#### [Your task]
Copy the records verbatim, starting at the line containing "As shown in" and ending with the last of the records, including both ends.

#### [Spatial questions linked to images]
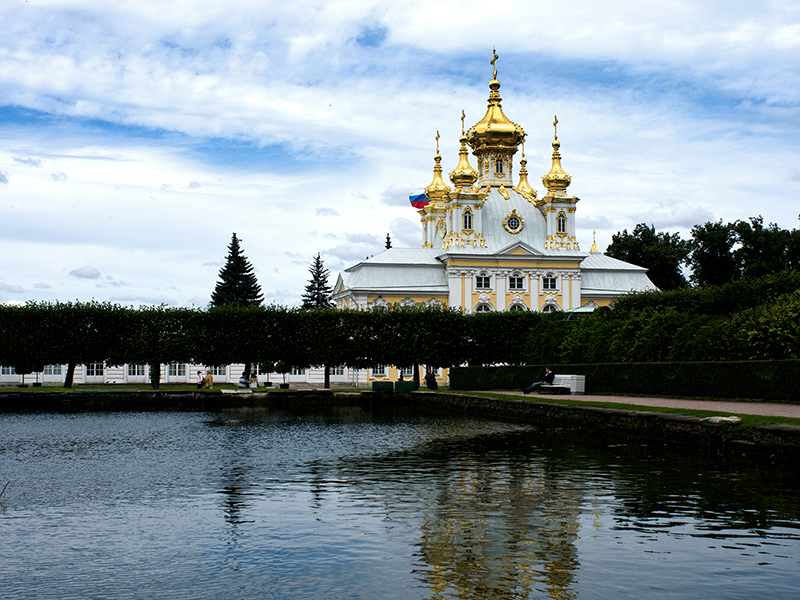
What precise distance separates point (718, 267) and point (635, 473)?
6519 centimetres

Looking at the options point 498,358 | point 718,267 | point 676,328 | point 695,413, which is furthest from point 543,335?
point 718,267

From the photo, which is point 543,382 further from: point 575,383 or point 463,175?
point 463,175

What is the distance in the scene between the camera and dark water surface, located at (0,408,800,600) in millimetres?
7570

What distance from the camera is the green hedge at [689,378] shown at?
2270 cm

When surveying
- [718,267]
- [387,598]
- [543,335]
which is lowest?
[387,598]

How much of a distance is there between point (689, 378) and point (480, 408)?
7.20m

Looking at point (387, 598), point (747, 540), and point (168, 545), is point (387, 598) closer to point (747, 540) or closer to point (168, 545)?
point (168, 545)

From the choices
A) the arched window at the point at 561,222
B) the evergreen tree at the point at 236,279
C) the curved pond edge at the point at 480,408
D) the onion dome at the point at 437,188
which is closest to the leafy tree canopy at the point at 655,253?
the arched window at the point at 561,222

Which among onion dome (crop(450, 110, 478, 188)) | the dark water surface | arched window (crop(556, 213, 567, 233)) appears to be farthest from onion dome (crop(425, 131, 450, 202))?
the dark water surface

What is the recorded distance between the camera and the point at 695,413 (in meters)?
18.0

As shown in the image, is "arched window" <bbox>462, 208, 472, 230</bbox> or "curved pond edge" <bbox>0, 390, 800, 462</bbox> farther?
"arched window" <bbox>462, 208, 472, 230</bbox>

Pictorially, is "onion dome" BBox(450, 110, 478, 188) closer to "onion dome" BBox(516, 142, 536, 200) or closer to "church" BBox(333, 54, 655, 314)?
"church" BBox(333, 54, 655, 314)

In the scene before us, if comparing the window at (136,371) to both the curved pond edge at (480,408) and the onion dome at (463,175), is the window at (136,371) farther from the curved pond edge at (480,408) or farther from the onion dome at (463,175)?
the onion dome at (463,175)

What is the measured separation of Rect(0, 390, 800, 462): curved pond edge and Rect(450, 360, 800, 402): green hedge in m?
1.87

#### [The reply]
As shown in the image, is "arched window" <bbox>462, 208, 472, 230</bbox> or "curved pond edge" <bbox>0, 390, 800, 462</bbox> farther?
"arched window" <bbox>462, 208, 472, 230</bbox>

Pictorially, is "onion dome" BBox(450, 110, 478, 188) closer to "onion dome" BBox(516, 142, 536, 200) or closer to "church" BBox(333, 54, 655, 314)?
"church" BBox(333, 54, 655, 314)

In the scene before us, if comparing the window at (136,371) to both the curved pond edge at (480,408) and the onion dome at (463,175), is the window at (136,371) farther from the curved pond edge at (480,408) or farther from the onion dome at (463,175)?
the onion dome at (463,175)

What is the measured separation of Rect(0, 390, 800, 462): curved pond edge and Rect(450, 360, 800, 402): green hedge in m?
1.87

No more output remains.